PROBLEM TO SOLVE: Reproduce the tail of the data exactly. It starts at the line containing "scientific name: Muridae" and runs to the last line.

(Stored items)
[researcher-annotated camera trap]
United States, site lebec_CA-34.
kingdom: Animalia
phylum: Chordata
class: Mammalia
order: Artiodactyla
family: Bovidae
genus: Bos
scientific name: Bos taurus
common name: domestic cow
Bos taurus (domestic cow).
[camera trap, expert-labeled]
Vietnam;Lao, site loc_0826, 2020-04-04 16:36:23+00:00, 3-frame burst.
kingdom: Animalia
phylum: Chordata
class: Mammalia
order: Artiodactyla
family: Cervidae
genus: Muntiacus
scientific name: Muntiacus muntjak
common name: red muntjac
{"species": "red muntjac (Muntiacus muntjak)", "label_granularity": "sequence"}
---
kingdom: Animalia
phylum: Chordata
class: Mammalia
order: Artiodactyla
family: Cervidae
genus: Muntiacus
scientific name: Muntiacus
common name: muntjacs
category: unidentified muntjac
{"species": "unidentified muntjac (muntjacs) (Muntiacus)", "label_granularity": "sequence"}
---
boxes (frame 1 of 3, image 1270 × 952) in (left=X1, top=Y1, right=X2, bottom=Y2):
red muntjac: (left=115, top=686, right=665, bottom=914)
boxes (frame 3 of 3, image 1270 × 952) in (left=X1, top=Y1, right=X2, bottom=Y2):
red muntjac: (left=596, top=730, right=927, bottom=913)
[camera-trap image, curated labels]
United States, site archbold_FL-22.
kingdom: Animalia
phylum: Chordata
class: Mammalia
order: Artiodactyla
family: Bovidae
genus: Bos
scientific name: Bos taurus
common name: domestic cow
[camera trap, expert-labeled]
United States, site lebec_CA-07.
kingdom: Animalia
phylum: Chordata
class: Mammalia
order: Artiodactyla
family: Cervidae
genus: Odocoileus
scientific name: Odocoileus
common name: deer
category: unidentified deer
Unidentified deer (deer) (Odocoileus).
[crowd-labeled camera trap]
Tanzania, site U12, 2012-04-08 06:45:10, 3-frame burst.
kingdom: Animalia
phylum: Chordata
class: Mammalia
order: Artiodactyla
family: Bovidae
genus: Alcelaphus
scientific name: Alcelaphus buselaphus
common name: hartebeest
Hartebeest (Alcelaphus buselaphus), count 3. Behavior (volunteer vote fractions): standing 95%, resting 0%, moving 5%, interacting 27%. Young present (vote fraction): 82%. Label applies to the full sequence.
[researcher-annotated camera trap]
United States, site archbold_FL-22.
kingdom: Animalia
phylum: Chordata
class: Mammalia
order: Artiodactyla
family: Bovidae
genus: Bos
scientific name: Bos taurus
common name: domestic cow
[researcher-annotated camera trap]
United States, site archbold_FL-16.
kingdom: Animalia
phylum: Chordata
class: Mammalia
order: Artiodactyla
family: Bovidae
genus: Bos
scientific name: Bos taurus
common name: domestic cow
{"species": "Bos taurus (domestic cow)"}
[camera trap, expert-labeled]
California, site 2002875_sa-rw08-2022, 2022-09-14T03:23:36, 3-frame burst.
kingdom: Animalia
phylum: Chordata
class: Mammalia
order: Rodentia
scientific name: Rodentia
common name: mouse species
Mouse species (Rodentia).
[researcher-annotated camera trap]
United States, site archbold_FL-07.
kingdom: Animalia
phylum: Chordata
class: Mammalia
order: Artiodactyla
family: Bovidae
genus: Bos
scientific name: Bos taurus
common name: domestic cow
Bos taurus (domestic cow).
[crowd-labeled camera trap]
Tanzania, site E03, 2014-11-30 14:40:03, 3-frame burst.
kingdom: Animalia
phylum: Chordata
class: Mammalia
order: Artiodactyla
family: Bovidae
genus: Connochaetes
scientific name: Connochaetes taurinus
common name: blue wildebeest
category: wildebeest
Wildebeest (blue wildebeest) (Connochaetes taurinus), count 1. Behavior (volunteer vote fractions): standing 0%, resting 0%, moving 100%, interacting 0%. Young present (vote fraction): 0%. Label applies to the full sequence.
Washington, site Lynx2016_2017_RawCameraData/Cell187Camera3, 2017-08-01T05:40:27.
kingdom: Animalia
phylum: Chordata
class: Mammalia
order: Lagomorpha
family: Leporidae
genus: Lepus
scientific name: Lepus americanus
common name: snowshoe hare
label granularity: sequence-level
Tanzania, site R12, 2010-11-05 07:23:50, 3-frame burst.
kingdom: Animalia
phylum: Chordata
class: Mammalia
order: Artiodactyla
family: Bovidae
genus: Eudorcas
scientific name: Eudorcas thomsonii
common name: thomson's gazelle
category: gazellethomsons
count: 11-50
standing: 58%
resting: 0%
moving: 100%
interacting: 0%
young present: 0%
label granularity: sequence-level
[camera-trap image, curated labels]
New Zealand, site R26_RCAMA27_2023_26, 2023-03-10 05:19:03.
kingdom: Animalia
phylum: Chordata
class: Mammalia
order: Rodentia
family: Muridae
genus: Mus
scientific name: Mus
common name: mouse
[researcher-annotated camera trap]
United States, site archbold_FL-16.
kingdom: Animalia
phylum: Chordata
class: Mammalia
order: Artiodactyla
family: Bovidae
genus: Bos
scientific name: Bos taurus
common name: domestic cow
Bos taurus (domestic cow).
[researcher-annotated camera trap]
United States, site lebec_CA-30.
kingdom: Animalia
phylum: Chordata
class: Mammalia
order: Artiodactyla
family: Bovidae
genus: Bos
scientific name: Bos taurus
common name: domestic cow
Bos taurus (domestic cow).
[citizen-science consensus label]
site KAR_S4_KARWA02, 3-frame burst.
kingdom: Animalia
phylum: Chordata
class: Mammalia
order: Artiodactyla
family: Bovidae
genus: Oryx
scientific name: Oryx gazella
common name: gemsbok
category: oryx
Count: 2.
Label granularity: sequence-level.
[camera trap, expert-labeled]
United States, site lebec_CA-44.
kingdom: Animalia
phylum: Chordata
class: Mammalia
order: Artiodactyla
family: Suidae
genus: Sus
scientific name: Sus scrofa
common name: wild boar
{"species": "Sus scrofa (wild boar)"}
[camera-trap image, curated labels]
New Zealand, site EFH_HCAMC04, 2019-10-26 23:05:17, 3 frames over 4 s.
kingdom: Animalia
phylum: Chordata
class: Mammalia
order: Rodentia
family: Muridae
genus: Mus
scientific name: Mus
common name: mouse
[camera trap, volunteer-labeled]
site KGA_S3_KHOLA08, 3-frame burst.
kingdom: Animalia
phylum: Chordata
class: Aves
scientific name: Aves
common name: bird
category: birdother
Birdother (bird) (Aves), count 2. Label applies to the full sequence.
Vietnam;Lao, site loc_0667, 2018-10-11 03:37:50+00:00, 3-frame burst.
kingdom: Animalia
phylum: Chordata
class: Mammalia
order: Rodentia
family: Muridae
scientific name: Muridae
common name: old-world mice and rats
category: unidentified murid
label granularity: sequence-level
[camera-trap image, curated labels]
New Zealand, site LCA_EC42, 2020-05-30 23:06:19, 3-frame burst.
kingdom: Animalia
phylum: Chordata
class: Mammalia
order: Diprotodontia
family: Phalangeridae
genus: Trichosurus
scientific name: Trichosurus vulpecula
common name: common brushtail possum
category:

FINISHED TASK:
scientific name: Muridae
common name: old-world mice and rats
category: unidentified murid
label granularity: sequence-level
[camera-trap image, curated labels]
New Zealand, site LCA_EC42, 2020-05-30 23:06:19, 3-frame burst.
kingdom: Animalia
phylum: Chordata
class: Mammalia
order: Diprotodontia
family: Phalangeridae
genus: Trichosurus
scientific name: Trichosurus vulpecula
common name: common brushtail possum
category:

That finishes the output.